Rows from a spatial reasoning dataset
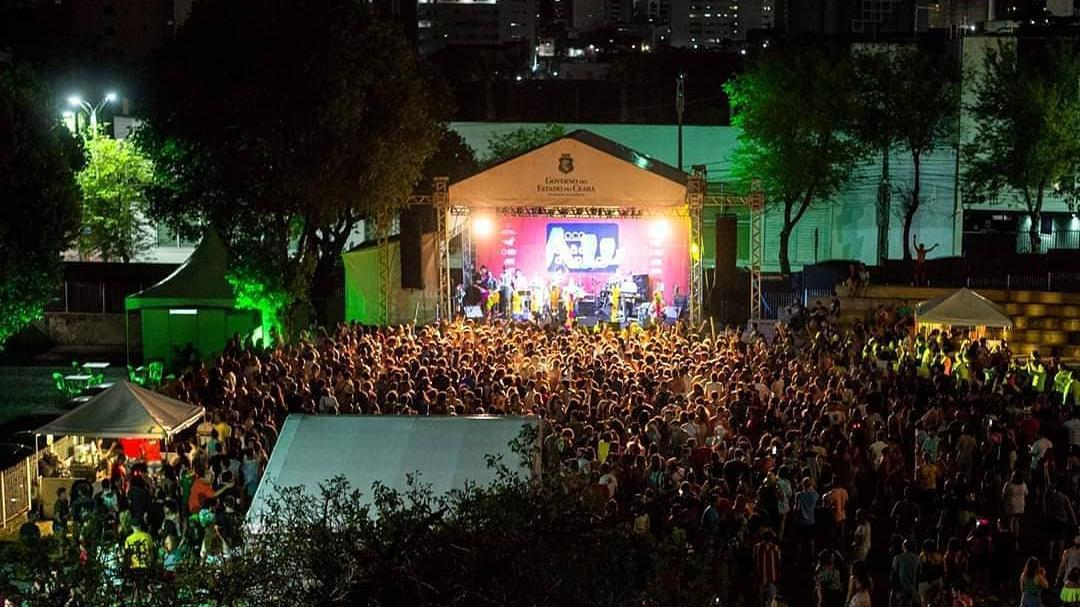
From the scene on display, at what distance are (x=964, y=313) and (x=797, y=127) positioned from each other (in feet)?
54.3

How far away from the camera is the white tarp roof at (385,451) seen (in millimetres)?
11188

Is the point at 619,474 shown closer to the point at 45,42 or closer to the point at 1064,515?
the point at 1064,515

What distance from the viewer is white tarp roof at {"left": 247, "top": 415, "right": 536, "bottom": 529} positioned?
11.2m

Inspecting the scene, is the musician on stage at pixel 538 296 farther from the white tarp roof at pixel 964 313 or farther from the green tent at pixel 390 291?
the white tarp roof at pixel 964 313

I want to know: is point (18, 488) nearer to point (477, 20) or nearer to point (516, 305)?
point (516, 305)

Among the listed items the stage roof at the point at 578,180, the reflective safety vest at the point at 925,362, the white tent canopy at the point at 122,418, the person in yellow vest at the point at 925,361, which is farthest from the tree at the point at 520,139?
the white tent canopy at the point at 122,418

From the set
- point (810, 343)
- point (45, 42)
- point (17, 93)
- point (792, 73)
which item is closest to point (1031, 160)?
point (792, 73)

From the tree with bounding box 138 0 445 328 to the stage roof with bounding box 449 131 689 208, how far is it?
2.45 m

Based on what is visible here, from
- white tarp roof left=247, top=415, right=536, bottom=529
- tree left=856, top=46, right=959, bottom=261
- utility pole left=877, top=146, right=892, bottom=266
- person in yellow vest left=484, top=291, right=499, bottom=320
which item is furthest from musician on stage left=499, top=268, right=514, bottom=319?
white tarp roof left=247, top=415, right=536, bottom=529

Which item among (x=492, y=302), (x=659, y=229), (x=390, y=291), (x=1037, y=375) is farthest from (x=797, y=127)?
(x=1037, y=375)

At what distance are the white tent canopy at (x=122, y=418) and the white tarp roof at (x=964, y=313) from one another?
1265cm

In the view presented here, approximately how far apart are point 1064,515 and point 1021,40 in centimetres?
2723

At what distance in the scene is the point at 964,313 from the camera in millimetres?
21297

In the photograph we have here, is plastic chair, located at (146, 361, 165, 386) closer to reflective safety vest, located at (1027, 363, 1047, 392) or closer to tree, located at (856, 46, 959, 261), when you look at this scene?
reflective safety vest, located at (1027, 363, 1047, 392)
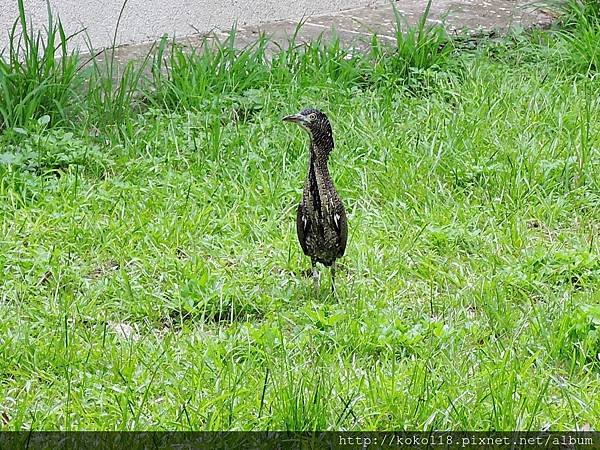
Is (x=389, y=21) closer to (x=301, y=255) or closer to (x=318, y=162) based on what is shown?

### [What is needed]
Reproduce the listing with "musician on stage" switched to "performer on stage" everywhere it occurs, keeping everything else unchanged and leaving out the pictures.

### [Result for this exercise]
From the scene on display, at what distance are (x=964, y=313) and (x=797, y=127) positioned from each other (in feet)?
54.3

How far away from the camera is the white tarp roof at (385,451) seen (in millimetres)?
11188

Is the point at 619,474 shown closer to the point at 45,42 or closer to the point at 1064,515?
the point at 1064,515

What distance from the viewer is white tarp roof at {"left": 247, "top": 415, "right": 536, "bottom": 529} positioned?
11.2m

Inspecting the scene, is the performer on stage at pixel 538 296 farther from the white tarp roof at pixel 964 313 or farther from the green tent at pixel 390 291?
the white tarp roof at pixel 964 313

I want to know: is point (18, 488) nearer to point (477, 20) or nearer to point (516, 305)?
point (516, 305)

Among the listed items the stage roof at the point at 578,180, the reflective safety vest at the point at 925,362, the white tent canopy at the point at 122,418, the person in yellow vest at the point at 925,361, which is farthest from the tree at the point at 520,139?
the white tent canopy at the point at 122,418

From the set
- point (810, 343)
- point (45, 42)
- point (17, 93)
- point (792, 73)
which item is closest to point (1031, 160)?
point (792, 73)

From the tree with bounding box 138 0 445 328 to the stage roof with bounding box 449 131 689 208, how far is it?
2.45 m

Based on what is visible here, from
- white tarp roof left=247, top=415, right=536, bottom=529
- tree left=856, top=46, right=959, bottom=261
- utility pole left=877, top=146, right=892, bottom=266
- person in yellow vest left=484, top=291, right=499, bottom=320
which item is furthest from performer on stage left=499, top=268, right=514, bottom=319?
white tarp roof left=247, top=415, right=536, bottom=529

Which item among (x=492, y=302), (x=659, y=229), (x=390, y=291), (x=1037, y=375) is farthest from (x=797, y=127)?
(x=1037, y=375)

At what distance are the white tent canopy at (x=122, y=418) and the white tarp roof at (x=964, y=313) from one another?
1265cm

In the view presented here, approximately how far apart are point 1064,515 and point 1021,40 in centimetres?
2723

At what distance in the scene is the point at 964,313 from the camera in millimetres?
21297

In the photograph we have here, is plastic chair, located at (146, 361, 165, 386) closer to reflective safety vest, located at (1027, 363, 1047, 392) or closer to tree, located at (856, 46, 959, 261), when you look at this scene?
reflective safety vest, located at (1027, 363, 1047, 392)
Is (x=389, y=21) closer to (x=301, y=255) or closer to (x=318, y=162) based on what is shown?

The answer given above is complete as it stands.